**EXERCISE:** Every entry below is to be copied exactly, apart from any picture it holds.

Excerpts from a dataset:
----
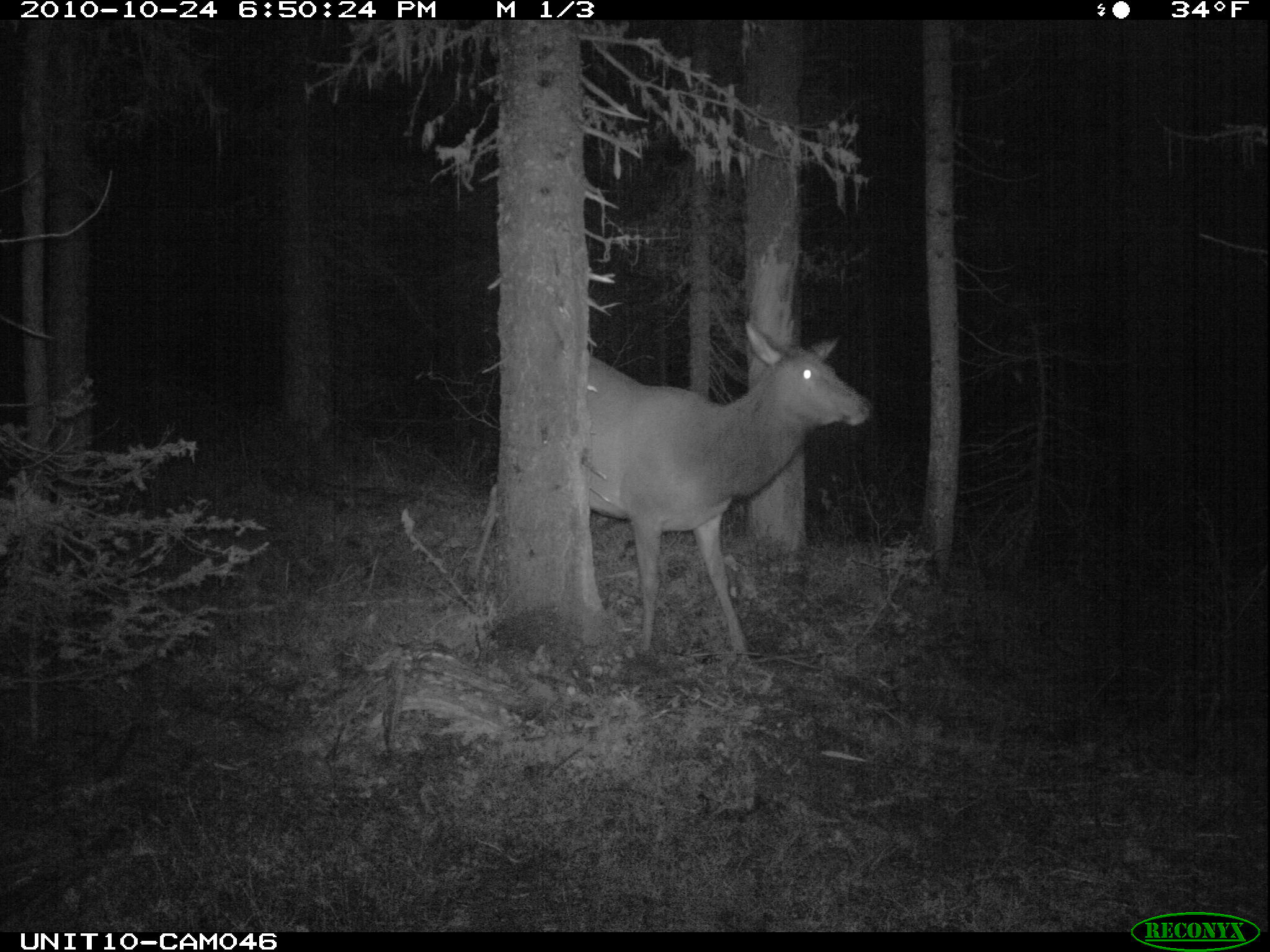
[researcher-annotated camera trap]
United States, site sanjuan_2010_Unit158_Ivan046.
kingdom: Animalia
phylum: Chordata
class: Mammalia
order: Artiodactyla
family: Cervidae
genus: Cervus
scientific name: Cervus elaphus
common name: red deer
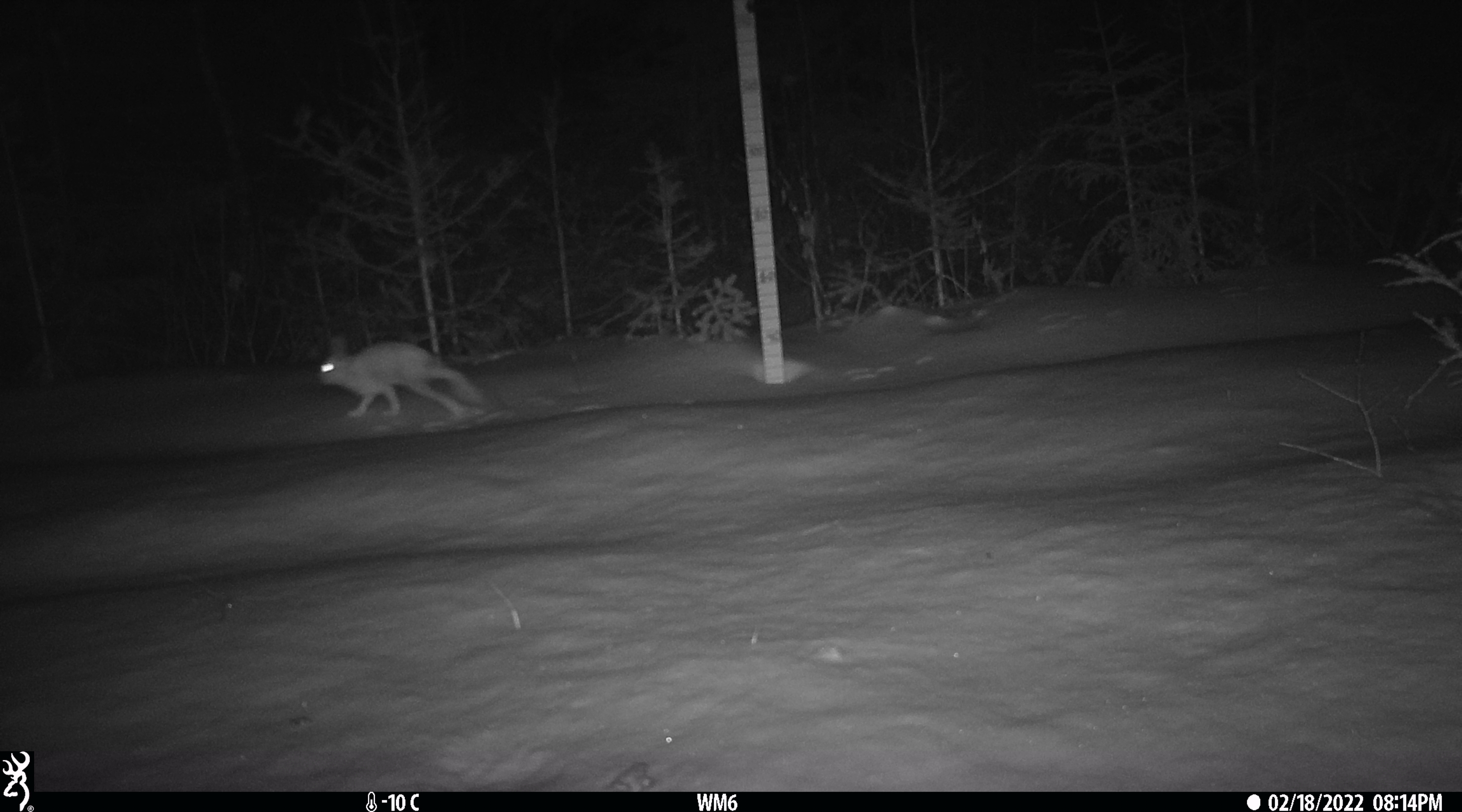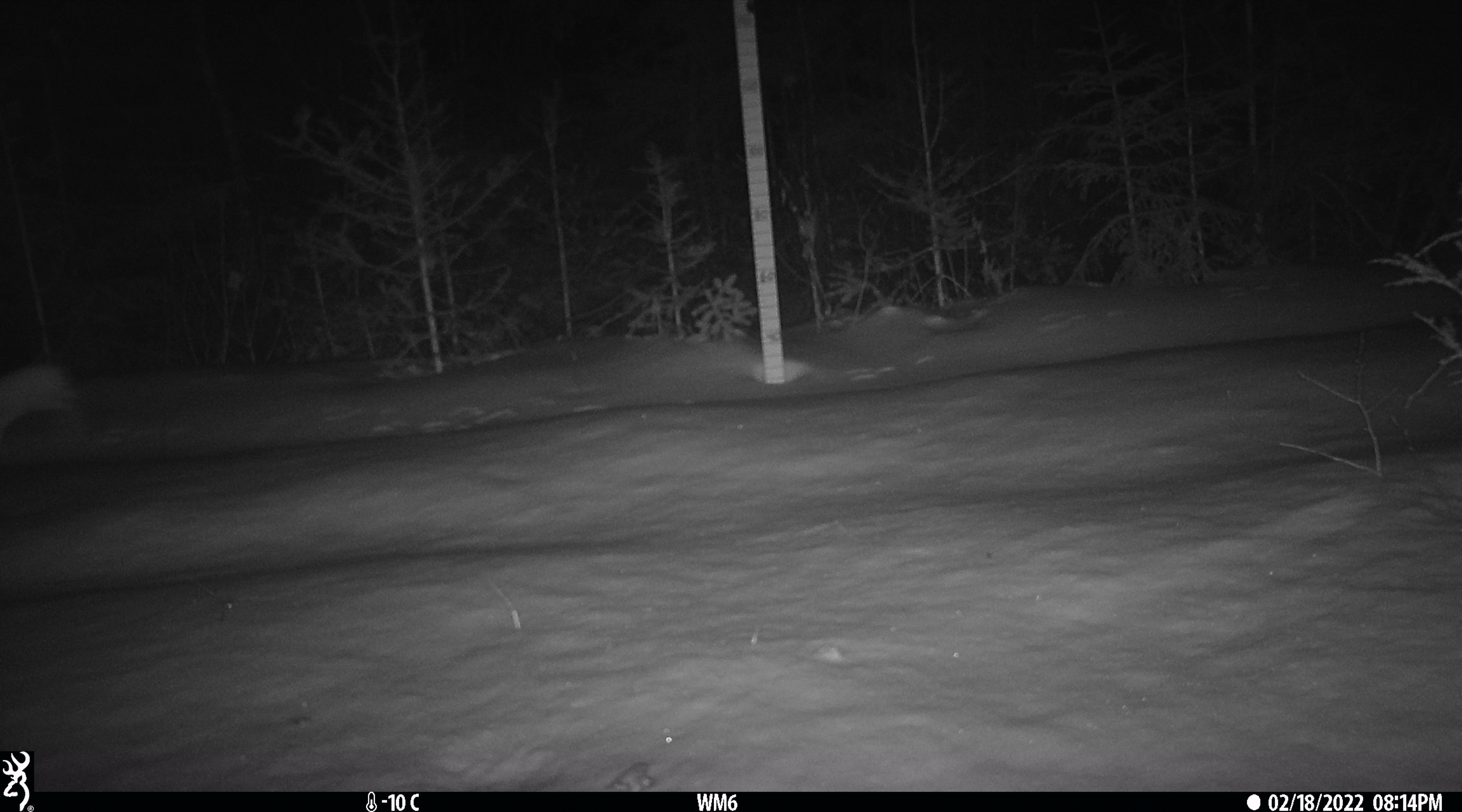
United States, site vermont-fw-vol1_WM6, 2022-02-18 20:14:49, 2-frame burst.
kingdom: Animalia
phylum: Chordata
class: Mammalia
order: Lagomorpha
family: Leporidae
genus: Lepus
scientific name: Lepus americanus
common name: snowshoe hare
----
**RESPONSE FOR THIS EXERCISE:**
[researcher-annotated camera trap]
United States, site sanjuan_2010_Unit158_Ivan046.
kingdom: Animalia
phylum: Chordata
class: Mammalia
order: Artiodactyla
family: Cervidae
genus: Cervus
scientific name: Cervus elaphus
common name: red deer
United States, site vermont-fw-vol1_WM6, 2022-02-18 20:14:49, 2-frame burst.
kingdom: Animalia
phylum: Chordata
class: Mammalia
order: Lagomorpha
family: Leporidae
genus: Lepus
scientific name: Lepus americanus
common name: snowshoe hare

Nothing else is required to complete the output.